[Dataset entries]
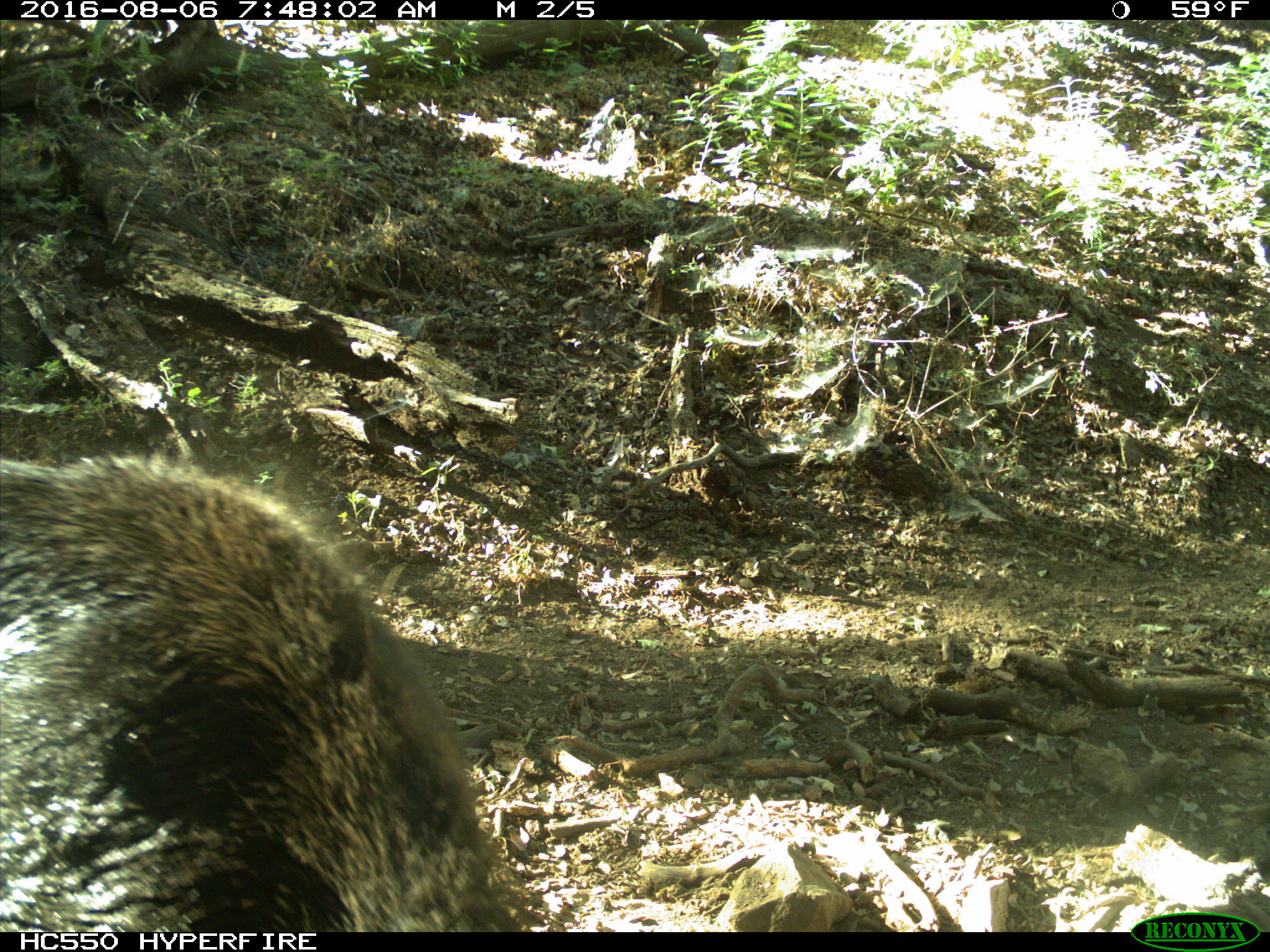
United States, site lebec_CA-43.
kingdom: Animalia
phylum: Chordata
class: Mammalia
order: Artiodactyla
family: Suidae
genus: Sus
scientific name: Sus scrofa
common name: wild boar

*EXERCISE BRIEF*
Repeat the records above exactly, without any pictures.

*ANSWER SECTION*
United States, site lebec_CA-43.
kingdom: Animalia
phylum: Chordata
class: Mammalia
order: Artiodactyla
family: Suidae
genus: Sus
scientific name: Sus scrofa
common name: wild boar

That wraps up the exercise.